Los detenidos son un joven de 16 años y sus padres, quienes fueron identificados como R. D. P., un docente de Educación Especial, y una mujer de iniciales P. A. R.
La investigación se disparó tras un correo electrónico de un organismo especializado estadounidense que detectó la creación y tráfico de material de abuso sexual infantil (MASI) desde una IP localizada en la capital santiagueña.
Durante un allanamiento que se extendió por siete horas, los peritos no solo secuestraron celulares y computadoras, sino que lograron identificar el lugar exacto donde dos nenas de 4 y 5 años fueron vulneradas y grabadas.
Además, se incautaron prendas de vestir que serían clave para identificar a las víctimas mediante cotejos de ADN.
Frente a esto, el adolescente fue imputado por los delitos de tenencia, producción y distribución de material de abuso sexual infantil, además de abuso sexual con acceso carnal y corrupción de menores.
En el caso de sus padres, fueron acusados de tenencia con fines de distribución, producción y distribución de material de abuso sexual infantil, así como de corrupción de menores.
Ritos umbanda: ¿La pantalla del abuso?
Uno de los puntos más oscuros del caso radica en las actividades sociales de la familia. Los investigadores descubrieron que en el domicilio se realizaban reuniones de la religión umbanda.

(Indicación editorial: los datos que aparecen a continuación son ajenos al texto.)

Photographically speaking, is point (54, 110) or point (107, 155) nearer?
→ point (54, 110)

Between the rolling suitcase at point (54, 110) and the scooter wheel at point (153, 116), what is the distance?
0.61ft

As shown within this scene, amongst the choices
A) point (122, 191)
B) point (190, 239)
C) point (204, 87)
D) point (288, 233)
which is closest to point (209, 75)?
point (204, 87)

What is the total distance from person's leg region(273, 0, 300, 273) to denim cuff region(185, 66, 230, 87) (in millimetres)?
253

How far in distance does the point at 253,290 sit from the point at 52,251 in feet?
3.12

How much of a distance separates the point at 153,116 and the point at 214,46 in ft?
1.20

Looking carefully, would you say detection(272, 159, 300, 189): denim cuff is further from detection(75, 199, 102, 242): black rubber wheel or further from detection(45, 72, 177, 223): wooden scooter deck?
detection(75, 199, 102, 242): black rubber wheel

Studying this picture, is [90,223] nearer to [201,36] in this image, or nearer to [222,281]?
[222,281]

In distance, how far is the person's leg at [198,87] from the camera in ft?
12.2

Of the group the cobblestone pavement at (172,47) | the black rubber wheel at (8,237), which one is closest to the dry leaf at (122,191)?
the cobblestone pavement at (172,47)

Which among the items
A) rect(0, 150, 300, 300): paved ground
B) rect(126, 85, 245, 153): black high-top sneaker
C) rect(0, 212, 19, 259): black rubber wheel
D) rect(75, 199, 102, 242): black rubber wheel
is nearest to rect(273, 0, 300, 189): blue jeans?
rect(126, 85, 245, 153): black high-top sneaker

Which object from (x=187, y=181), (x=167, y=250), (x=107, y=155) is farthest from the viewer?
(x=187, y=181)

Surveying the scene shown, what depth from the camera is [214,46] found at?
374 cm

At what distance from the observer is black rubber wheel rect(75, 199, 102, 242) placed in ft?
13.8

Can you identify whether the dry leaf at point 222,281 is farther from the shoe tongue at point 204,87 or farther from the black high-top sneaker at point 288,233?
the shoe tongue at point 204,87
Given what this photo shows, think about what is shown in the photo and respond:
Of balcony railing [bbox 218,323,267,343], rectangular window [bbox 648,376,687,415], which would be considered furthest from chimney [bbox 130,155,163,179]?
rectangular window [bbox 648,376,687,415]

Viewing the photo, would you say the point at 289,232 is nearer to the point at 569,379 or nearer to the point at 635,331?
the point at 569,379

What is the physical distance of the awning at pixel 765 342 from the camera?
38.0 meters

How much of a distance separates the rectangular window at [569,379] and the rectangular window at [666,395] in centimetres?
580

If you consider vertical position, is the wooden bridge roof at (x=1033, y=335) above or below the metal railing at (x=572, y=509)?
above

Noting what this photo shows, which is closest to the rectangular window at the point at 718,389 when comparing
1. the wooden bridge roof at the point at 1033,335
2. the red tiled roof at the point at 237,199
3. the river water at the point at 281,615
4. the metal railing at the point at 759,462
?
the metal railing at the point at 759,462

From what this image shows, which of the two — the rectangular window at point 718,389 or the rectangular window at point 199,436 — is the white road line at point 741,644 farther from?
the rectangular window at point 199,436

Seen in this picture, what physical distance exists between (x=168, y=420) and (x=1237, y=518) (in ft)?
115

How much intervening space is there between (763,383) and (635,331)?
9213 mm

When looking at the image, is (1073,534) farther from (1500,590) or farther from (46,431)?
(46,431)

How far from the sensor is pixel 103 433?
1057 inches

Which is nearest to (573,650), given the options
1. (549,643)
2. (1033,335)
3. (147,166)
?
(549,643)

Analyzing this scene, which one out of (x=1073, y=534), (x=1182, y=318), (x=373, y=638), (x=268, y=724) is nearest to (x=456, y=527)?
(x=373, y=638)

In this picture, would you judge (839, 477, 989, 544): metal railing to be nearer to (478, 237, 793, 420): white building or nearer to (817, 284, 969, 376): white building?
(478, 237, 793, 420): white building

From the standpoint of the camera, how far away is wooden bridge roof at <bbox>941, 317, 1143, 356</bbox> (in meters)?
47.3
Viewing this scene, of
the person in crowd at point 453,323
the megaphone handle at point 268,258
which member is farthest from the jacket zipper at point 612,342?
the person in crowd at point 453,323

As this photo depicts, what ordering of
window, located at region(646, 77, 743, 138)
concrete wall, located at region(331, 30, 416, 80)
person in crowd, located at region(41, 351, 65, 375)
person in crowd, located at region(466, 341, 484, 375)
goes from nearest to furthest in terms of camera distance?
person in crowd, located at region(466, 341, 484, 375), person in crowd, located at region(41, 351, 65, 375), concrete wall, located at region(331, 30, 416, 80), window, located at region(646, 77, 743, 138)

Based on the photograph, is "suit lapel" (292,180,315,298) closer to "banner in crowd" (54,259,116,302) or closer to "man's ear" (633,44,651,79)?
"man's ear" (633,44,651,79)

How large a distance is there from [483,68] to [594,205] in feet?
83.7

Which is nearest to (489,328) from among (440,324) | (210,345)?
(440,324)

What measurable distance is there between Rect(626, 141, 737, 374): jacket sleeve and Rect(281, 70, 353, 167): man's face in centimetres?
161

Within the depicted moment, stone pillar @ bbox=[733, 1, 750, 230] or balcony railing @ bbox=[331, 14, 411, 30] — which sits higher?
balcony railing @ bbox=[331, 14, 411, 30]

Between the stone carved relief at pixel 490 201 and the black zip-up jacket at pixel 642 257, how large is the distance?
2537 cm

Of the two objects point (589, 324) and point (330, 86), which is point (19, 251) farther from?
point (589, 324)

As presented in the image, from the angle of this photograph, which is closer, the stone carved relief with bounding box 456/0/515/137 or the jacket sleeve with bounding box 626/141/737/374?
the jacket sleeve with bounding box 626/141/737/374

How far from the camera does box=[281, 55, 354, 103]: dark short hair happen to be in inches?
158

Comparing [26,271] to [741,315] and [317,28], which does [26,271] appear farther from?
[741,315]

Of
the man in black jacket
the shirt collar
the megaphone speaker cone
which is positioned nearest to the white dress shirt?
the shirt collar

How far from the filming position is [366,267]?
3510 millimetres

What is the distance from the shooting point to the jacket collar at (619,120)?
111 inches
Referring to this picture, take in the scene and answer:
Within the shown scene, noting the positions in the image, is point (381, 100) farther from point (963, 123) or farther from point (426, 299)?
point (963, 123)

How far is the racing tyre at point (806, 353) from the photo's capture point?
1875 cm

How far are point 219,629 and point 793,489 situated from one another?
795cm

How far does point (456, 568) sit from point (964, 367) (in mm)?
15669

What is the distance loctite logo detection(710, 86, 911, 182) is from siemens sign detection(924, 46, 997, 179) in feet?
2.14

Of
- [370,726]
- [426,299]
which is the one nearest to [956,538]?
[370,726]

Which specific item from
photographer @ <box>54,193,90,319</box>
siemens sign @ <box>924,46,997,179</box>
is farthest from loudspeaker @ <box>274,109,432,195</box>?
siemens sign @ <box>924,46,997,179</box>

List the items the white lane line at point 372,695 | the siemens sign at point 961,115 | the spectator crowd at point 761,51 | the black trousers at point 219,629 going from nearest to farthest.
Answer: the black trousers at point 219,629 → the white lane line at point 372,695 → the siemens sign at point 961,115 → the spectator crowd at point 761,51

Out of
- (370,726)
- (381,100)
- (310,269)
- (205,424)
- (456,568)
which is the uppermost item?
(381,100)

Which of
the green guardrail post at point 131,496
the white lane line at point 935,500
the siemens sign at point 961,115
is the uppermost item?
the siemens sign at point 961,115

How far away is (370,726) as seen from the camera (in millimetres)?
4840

La hipótesis principal: mientras los adultos participaban de los rituales y ceremonias, el adolescente habría aprovechado esos momentos para someter a las menores.
Actualmente, la causa se encuentra bajo secreto de sumario. Se espera que en las próximas horas se cite a otros integrantes de la comunidad religiosa para determinar si existen más víctimas o si hubo complicidad por parte de terceros en esta red de horror local.